- Texte:

- - -

Dès le départ, BROOKLYN AFFAIRS s’est déployé dans l’imaginaire d’Edward Norton avec une précision visuelle riche et complexe. Dans sa tête, il voyait déjà le paysage urbain nocturne du film noir se mêler à l’iconographie emblématique du New York des années 50, tandis que le quotidien banal des quartiers populaires de Brooklyn tranchait avec les hautes sphères du pouvoir à Manhattan. La ville de New York, telle qu’il l’imagine, ressemble à la quête de Lionel : parfois cruelle et brutale, mais aussi magnifique, mystérieuse et humaine.

Il voulait avant tout mettre au point une esthétique capable de plonger le spectateur au cœur d’une ville où les modes de vie traditionnels sont dépassés par les ambitions et les obsessions d’une nouvelle époque. Il fallait donc que chaque élément visuel du film – la lumière, la ville nocturne, l’architecture, les rues, les voitures, les costumes – s’accordent avec ce décor.

Pour obtenir cette harmonie, Edward Norton a réuni une équipe de collaborateurs aguerris, comme le directeur de la photographie Dick Pope, le chef-monteur Joe Klotz, la chefdécoratrice Beth Mickle et la chef-costumière Amy Roth.

Edward Norton a commencé par compiler le résultat de plus de dix ans de recherches, puis il a présenté un carnet de tendances à son équipe enthousiaste. Tout au long de l’ouvrage, on retrouve l'œuvre de Robert Frank, dont les portraits de rue dans l’Amérique de l'après-guerre ont su capter les prémisses des tensions sociales et raciales. On y découvre aussi celle de Saul Leiter dont les photographies en noir et blanc révèlent un aspect plus intime et secret de New York, à la manière d’un détective. Enfin, le peintre réaliste Edward Hopper, qui a tendu un miroir à la solitude urbaine avec ses jeux d’ombre et de lumière proches de l’esthétique du film noir, est également présent. Edward Hopper était d’ailleurs un grand cinéphile et, très tôt dans sa carrière, il a dessiné les couvertures de magazines qui ont inspiré le roman de Jonathan Lethem.

- - -

- Données présentées:
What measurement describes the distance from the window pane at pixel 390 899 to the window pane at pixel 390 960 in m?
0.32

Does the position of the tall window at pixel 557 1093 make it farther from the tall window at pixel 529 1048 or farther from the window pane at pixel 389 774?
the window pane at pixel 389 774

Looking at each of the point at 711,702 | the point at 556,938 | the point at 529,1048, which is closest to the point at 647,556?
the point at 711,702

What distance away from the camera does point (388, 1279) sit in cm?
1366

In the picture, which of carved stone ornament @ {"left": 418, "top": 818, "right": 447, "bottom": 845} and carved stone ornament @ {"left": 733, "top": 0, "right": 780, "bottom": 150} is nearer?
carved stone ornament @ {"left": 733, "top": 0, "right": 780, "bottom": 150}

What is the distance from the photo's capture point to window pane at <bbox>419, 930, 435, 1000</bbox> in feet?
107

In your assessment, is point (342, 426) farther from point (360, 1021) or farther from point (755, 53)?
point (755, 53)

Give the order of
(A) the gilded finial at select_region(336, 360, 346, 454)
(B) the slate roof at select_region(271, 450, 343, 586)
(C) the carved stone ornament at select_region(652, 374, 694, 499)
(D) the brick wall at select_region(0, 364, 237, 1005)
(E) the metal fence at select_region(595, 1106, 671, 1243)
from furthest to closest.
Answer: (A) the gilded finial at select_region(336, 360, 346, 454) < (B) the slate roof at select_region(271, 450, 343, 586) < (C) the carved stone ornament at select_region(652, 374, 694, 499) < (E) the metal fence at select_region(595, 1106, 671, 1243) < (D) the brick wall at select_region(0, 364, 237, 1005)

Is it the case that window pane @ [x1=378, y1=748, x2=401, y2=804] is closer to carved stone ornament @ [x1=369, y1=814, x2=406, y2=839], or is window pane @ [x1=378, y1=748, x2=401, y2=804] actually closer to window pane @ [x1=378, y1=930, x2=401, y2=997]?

- - -

- Consigne 1: Recopiez, dans le texte sur l'univers visuel de BROOKLYN AFFAIRS, le passage allant de « Edward Norton a commencé » jusqu'à « de Jonathan Lethem. ».
- Consigne 2: Rédigez la suite du texte consacré à l'univers visuel de BROOKLYN AFFAIRS, à partir de sa dernière phrase.

- Résultat obtenu 1:
Edward Norton a commencé par compiler le résultat de plus de dix ans de recherches, puis il a présenté un carnet de tendances à son équipe enthousiaste. Tout au long de l’ouvrage, on retrouve l'œuvre de Robert Frank, dont les portraits de rue dans l’Amérique de l'après-guerre ont su capter les prémisses des tensions sociales et raciales. On y découvre aussi celle de Saul Leiter dont les photographies en noir et blanc révèlent un aspect plus intime et secret de New York, à la manière d’un détective. Enfin, le peintre réaliste Edward Hopper, qui a tendu un miroir à la solitude urbaine avec ses jeux d’ombre et de lumière proches de l’esthétique du film noir, est également présent. Edward Hopper était d’ailleurs un grand cinéphile et, très tôt dans sa carrière, il a dessiné les couvertures de magazines qui ont inspiré le roman de Jonathan Lethem.

- Résultat obtenu 2:
Edward Norton a tout de suite su qu’il voulait travailler avec Dick Pope, fidèle collaborateur de Mike Leigh. “J’ai travaillé avec Dick sur L’ILLUSIONNISTE et il fait partie depuis longtemps de mes directeurs de la photo préférés”, affirme-t-il. “Son travail va du réalisme brut de NAKED à un magnifique film d’époque comme TOSPY-TURVY et il m’a toujours beaucoup impressionné”.

“Dick a une compréhension innée de l’ombre et de la lumière, ce qui est essentiel dans ce film”, souligne Edward Norton. “Il sait aussi très bien mélanger la beauté des objectifs de caméra classiques avec la puissance hors du commun des outils numériques d’aujourd’hui. Quand il tourne en numérique, son travail n’a jamais un rendu synthétique. Il crée une œuvre résolument cinématographique”.

Pour BROOKLYN AFFAIRS, Edward Norton a, très en amont, demandé à Dick Pope un rendu qui ait “la patine d’un vieux film mais sans donner l’impression que l’image a été retravaillée”.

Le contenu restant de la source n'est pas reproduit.